Great comment, anon May 12, 2008 11:14 AM."Can Funny Rejection Slip Head and The Death of Fiction Head continue to work their respective missions without distracting each other and getting in the way? I kind of don't think so."Here, I respectfully disagree. No reason why humor can't be part of a serious mission. If anything, humor gives such a mission more power, more steam.
I wonder how much clout a blog full of anonymous comments hosted by an anonymous blogger can really have in the real world. For all anyone knows, all the anonymous commenters are the same person, perhaps even the blogger. As one of the anonymice, I even know the answer to this puzzle.
Dude: I have a day job. How could I be the one making all these anonymous comments? I barely have time to read them all. But to your point...I'm still mulling over the questions about what kind of change this blog can effect in the real world. Maybe we need some subcommittees to figure it out.
"I wonder how much clout a blog full of anonymous comments hosted by an anonymous blogger can really have in the real world."Depends what you mean by the real world. The illusion crafted by the media elite? No, that's not the real world, so who cares if this will continue to be ignored there. (Actually they're *not* ignoring it, since they're finding it with Google too, but they're keeping it out of their own publications. But it's already influenced them. It's influenced programming (Esquire magazine) and gotten some to come here (Ted Genoways VQR, Howard Junker). So it's doing something good.) The real world is reading it. Look at the search stats. Bottom of the main page. That's not one or two mice hitting reload all day. And the establishment knows it and it's driving them crazy.Ditto on the humor as part of a serious mission. It seems a necessity, I think. Big two-headed funny monster, you're all right.

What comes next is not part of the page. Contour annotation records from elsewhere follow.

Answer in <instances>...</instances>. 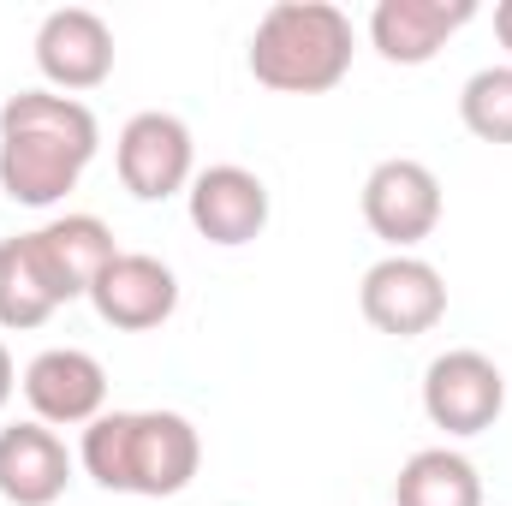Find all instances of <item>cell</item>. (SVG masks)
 Here are the masks:
<instances>
[{
  "label": "cell",
  "mask_w": 512,
  "mask_h": 506,
  "mask_svg": "<svg viewBox=\"0 0 512 506\" xmlns=\"http://www.w3.org/2000/svg\"><path fill=\"white\" fill-rule=\"evenodd\" d=\"M102 126L78 96L18 90L0 108V191L24 209H54L96 161Z\"/></svg>",
  "instance_id": "1"
},
{
  "label": "cell",
  "mask_w": 512,
  "mask_h": 506,
  "mask_svg": "<svg viewBox=\"0 0 512 506\" xmlns=\"http://www.w3.org/2000/svg\"><path fill=\"white\" fill-rule=\"evenodd\" d=\"M78 459L108 495L167 501L197 477L203 441L179 411H102L84 429Z\"/></svg>",
  "instance_id": "2"
},
{
  "label": "cell",
  "mask_w": 512,
  "mask_h": 506,
  "mask_svg": "<svg viewBox=\"0 0 512 506\" xmlns=\"http://www.w3.org/2000/svg\"><path fill=\"white\" fill-rule=\"evenodd\" d=\"M352 72V18L328 0H274L256 18L251 78L280 96H322Z\"/></svg>",
  "instance_id": "3"
},
{
  "label": "cell",
  "mask_w": 512,
  "mask_h": 506,
  "mask_svg": "<svg viewBox=\"0 0 512 506\" xmlns=\"http://www.w3.org/2000/svg\"><path fill=\"white\" fill-rule=\"evenodd\" d=\"M114 167H120V185H126L137 203H167L179 191H191L197 179V143L191 126L179 114H131L120 143H114Z\"/></svg>",
  "instance_id": "4"
},
{
  "label": "cell",
  "mask_w": 512,
  "mask_h": 506,
  "mask_svg": "<svg viewBox=\"0 0 512 506\" xmlns=\"http://www.w3.org/2000/svg\"><path fill=\"white\" fill-rule=\"evenodd\" d=\"M358 310H364V322L376 334L417 340V334H429L447 316V280H441L435 262H423V256H411V251H393L364 274Z\"/></svg>",
  "instance_id": "5"
},
{
  "label": "cell",
  "mask_w": 512,
  "mask_h": 506,
  "mask_svg": "<svg viewBox=\"0 0 512 506\" xmlns=\"http://www.w3.org/2000/svg\"><path fill=\"white\" fill-rule=\"evenodd\" d=\"M423 411L435 429L447 435H483L501 423L507 411V376L495 358L459 346V352H441L429 370H423Z\"/></svg>",
  "instance_id": "6"
},
{
  "label": "cell",
  "mask_w": 512,
  "mask_h": 506,
  "mask_svg": "<svg viewBox=\"0 0 512 506\" xmlns=\"http://www.w3.org/2000/svg\"><path fill=\"white\" fill-rule=\"evenodd\" d=\"M364 221L393 251L423 245L441 227V179L411 155H387L364 179Z\"/></svg>",
  "instance_id": "7"
},
{
  "label": "cell",
  "mask_w": 512,
  "mask_h": 506,
  "mask_svg": "<svg viewBox=\"0 0 512 506\" xmlns=\"http://www.w3.org/2000/svg\"><path fill=\"white\" fill-rule=\"evenodd\" d=\"M24 399L48 429H90L108 405V370L78 346H48L24 370Z\"/></svg>",
  "instance_id": "8"
},
{
  "label": "cell",
  "mask_w": 512,
  "mask_h": 506,
  "mask_svg": "<svg viewBox=\"0 0 512 506\" xmlns=\"http://www.w3.org/2000/svg\"><path fill=\"white\" fill-rule=\"evenodd\" d=\"M36 66H42V78L60 96L108 84V72H114V30H108V18L90 12V6L48 12L42 30H36Z\"/></svg>",
  "instance_id": "9"
},
{
  "label": "cell",
  "mask_w": 512,
  "mask_h": 506,
  "mask_svg": "<svg viewBox=\"0 0 512 506\" xmlns=\"http://www.w3.org/2000/svg\"><path fill=\"white\" fill-rule=\"evenodd\" d=\"M185 203H191V227L209 245H221V251L251 245V239H262V227H268V185L256 179L251 167H239V161L203 167L191 179Z\"/></svg>",
  "instance_id": "10"
},
{
  "label": "cell",
  "mask_w": 512,
  "mask_h": 506,
  "mask_svg": "<svg viewBox=\"0 0 512 506\" xmlns=\"http://www.w3.org/2000/svg\"><path fill=\"white\" fill-rule=\"evenodd\" d=\"M90 304L108 328L120 334H149L161 328L173 310H179V280L161 256H143V251H120L90 286Z\"/></svg>",
  "instance_id": "11"
},
{
  "label": "cell",
  "mask_w": 512,
  "mask_h": 506,
  "mask_svg": "<svg viewBox=\"0 0 512 506\" xmlns=\"http://www.w3.org/2000/svg\"><path fill=\"white\" fill-rule=\"evenodd\" d=\"M477 18V0H376L370 12V42L393 66H423L447 48Z\"/></svg>",
  "instance_id": "12"
},
{
  "label": "cell",
  "mask_w": 512,
  "mask_h": 506,
  "mask_svg": "<svg viewBox=\"0 0 512 506\" xmlns=\"http://www.w3.org/2000/svg\"><path fill=\"white\" fill-rule=\"evenodd\" d=\"M24 239H30L36 262H42L48 286L60 292V304H72V298H90L96 274H102V268L120 256L114 233H108V221H96V215H60V221L36 227V233H24Z\"/></svg>",
  "instance_id": "13"
},
{
  "label": "cell",
  "mask_w": 512,
  "mask_h": 506,
  "mask_svg": "<svg viewBox=\"0 0 512 506\" xmlns=\"http://www.w3.org/2000/svg\"><path fill=\"white\" fill-rule=\"evenodd\" d=\"M72 483V453L48 423H12L0 429V501L54 506Z\"/></svg>",
  "instance_id": "14"
},
{
  "label": "cell",
  "mask_w": 512,
  "mask_h": 506,
  "mask_svg": "<svg viewBox=\"0 0 512 506\" xmlns=\"http://www.w3.org/2000/svg\"><path fill=\"white\" fill-rule=\"evenodd\" d=\"M393 506H483V477L453 447H423L399 465Z\"/></svg>",
  "instance_id": "15"
},
{
  "label": "cell",
  "mask_w": 512,
  "mask_h": 506,
  "mask_svg": "<svg viewBox=\"0 0 512 506\" xmlns=\"http://www.w3.org/2000/svg\"><path fill=\"white\" fill-rule=\"evenodd\" d=\"M54 310H60V292L48 286V274H42L36 251H30V239L24 233L18 239H0V328L30 334Z\"/></svg>",
  "instance_id": "16"
},
{
  "label": "cell",
  "mask_w": 512,
  "mask_h": 506,
  "mask_svg": "<svg viewBox=\"0 0 512 506\" xmlns=\"http://www.w3.org/2000/svg\"><path fill=\"white\" fill-rule=\"evenodd\" d=\"M459 120L483 143H512V66H483L459 90Z\"/></svg>",
  "instance_id": "17"
},
{
  "label": "cell",
  "mask_w": 512,
  "mask_h": 506,
  "mask_svg": "<svg viewBox=\"0 0 512 506\" xmlns=\"http://www.w3.org/2000/svg\"><path fill=\"white\" fill-rule=\"evenodd\" d=\"M12 387H18V370H12V352H6V340H0V411H6V399H12Z\"/></svg>",
  "instance_id": "18"
},
{
  "label": "cell",
  "mask_w": 512,
  "mask_h": 506,
  "mask_svg": "<svg viewBox=\"0 0 512 506\" xmlns=\"http://www.w3.org/2000/svg\"><path fill=\"white\" fill-rule=\"evenodd\" d=\"M495 36H501V48L512 54V0H501V6H495Z\"/></svg>",
  "instance_id": "19"
}]
</instances>
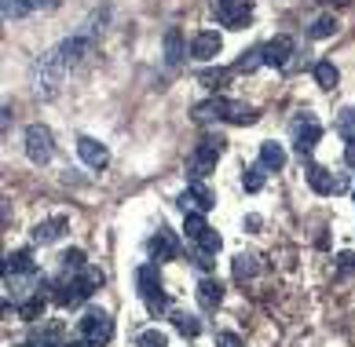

Oh man, is this ever my kind of site. Thanks to RJ Keller for raising my consciousness ... I can't even work up the nerve to submit something that WOULD surely be rejected! LOL! Be patient with me and in the meantime I'll wallow in READING about the rejections experienced by others. Vicarious rejection as it were.
Anon #2:I think people are dulled. I see it.I agree that something is missing in people and that just about nobody writes letters anymore (or knows what they're missing).Don't know what to do about it though.